Geniş koridorda etrafını inceleyerek yürürken hazırlığı atlama sınavına girdiği anlar hatırına düştü birden. Online sınavın sorularını okul yönetiminin aldığı dandik güvenlik önlemleriyle çözerken de içinde bir şüphe vardı. Herkesin çoktan kaynaşmış olduğu birinci sınıftan üniversiteye başlamak çok da makul değildi, hem ona hem de artık geride kalan şehrindeki arkadaşlarına göre.
Ama bir yıl ana dili gibi bildiği İngilizce ile vakit kaybetmek istemeyerek sınava girmiş, pek de sürpriz olmayan bir sonuçla hazırlığı atlayarak biyoloji bölümüne birinci sınıftan başlamaya hak kazanmıştı. Bu da onun için bir sene daha erken kendi parasını kazanması demekti ki Berzah, bağımsız olmayı liseden beri düşleyen adamlardandı. Bu yüzden birkaç kişinin onsuz kaynaşması şimdilik umurunda olan en son şey bile değildi.
Yine de, şu anda, okulun ilk haftası olan seminerlerin başlayacağı konferans salonuna, ‘Belki sınıftan birkaç kişiye denk gelirim.’ düşüncesiyle boktan geçeceğine emin olduğu seminerde sıkılacağını bilse de ilerliyordu.
Konferans salonunun önüne henüz gelmişti ki kızıl saçlı bir kız görüş hizasında belirdi.

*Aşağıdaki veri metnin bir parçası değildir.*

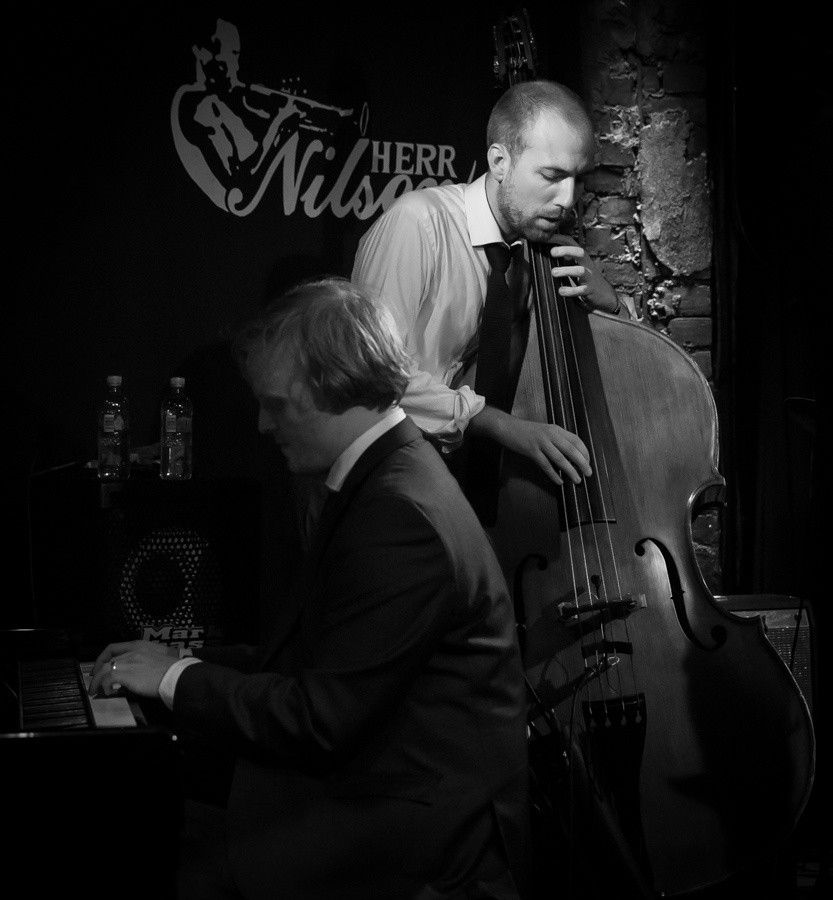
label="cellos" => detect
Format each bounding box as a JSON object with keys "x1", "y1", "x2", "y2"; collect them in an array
[{"x1": 432, "y1": 6, "x2": 818, "y2": 900}]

Yaptığı işte iyi olduğu karşısındakine çok da laf düşürmeyişinden belli olan kız, “‘Akademide Feminist Köprüler Kurmak’ seminerimizin broşürü.” diyerek alelacele eline bir kağıt parçası tutuştururken Berzah da yanaklarını içine çekip başını salladı.

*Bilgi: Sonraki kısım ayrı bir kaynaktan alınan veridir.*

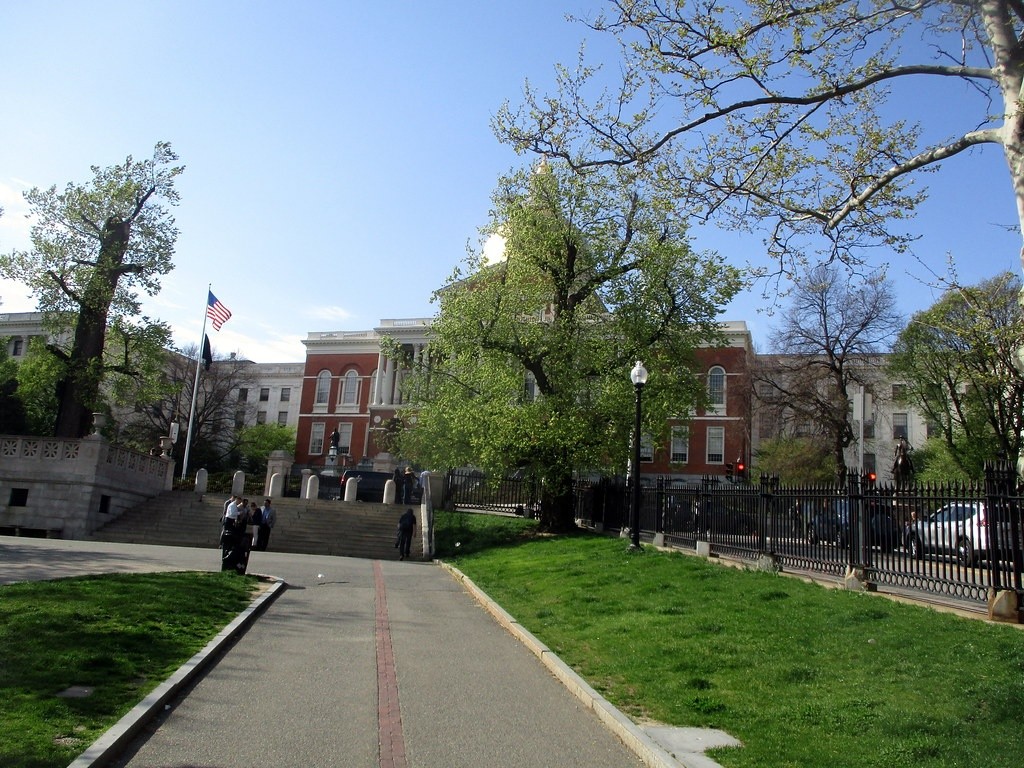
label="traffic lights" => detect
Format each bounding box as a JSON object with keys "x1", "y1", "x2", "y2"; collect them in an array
[
  {"x1": 737, "y1": 462, "x2": 744, "y2": 477},
  {"x1": 725, "y1": 463, "x2": 733, "y2": 482}
]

Amfi şeklinde olan büyük konferans salonunun dolu olduğunu görünce de herkesin yeni sınıfından insanlarla kaynaşmak ümidiyle daha dersler başlamamasına rağmen buraya akın ettiğini anlayıp bakışlarını salonda gezdirdi. Dört yılını geçireceği okulun geride bıraktığı ve ona uzun bir çölü geçmiş kadar yorgun hissettiren anlardan daha güzel olmasını, o hayatı da, içindeki insanları da bir nebze olsun unutturmasını dileyerek gördüğü ilk boş koltuğa oturdu.
Etrafına şöyle bir bakınırken kimi öğrencilerin samimi muhabbetleri yüzünden birbirleri ile çoktan arkadaş olduklarını fark etti. Ancak kimisinin de kendisi gibi tek başına oturup, çaktırmadıklarını zannetseler de, dikkatli bakan gözlerin onların ürkek sayılabilecek bakışlarını anlayabilecekleri şekilde tedirgince etraflarını izlediklerini anlayınca sadece kendisinin sap gibi buraya gelmediğini düşünerek rahatladı. Liseden yeni çıkmış insanlar için üniversite ne kadar heyecan verici olsa da bunun yanında bir o kadar da korkutucuydu.
Elindeki broşürü inceleyerek biraz zaman öldürdükten sonra kocaman salonda çok önde kaldığını, biraz daha arkalarda bir yer bulmayı geçirdiği zihni, duyduğu sitem dolu sözlerle birden tam önündeki sırada oturan ikiliye yöneldi. “Feminizm konferansında ne işimiz var bizim?”
“Belki eril dilini törpülersin diye getirdim seni Samet.” diyen kız, uzun sarı saçlarını elleriyle şöyle bir düzeltip konferans salonunun girişine doğru bakındı. “Savaş nerede kaldı?”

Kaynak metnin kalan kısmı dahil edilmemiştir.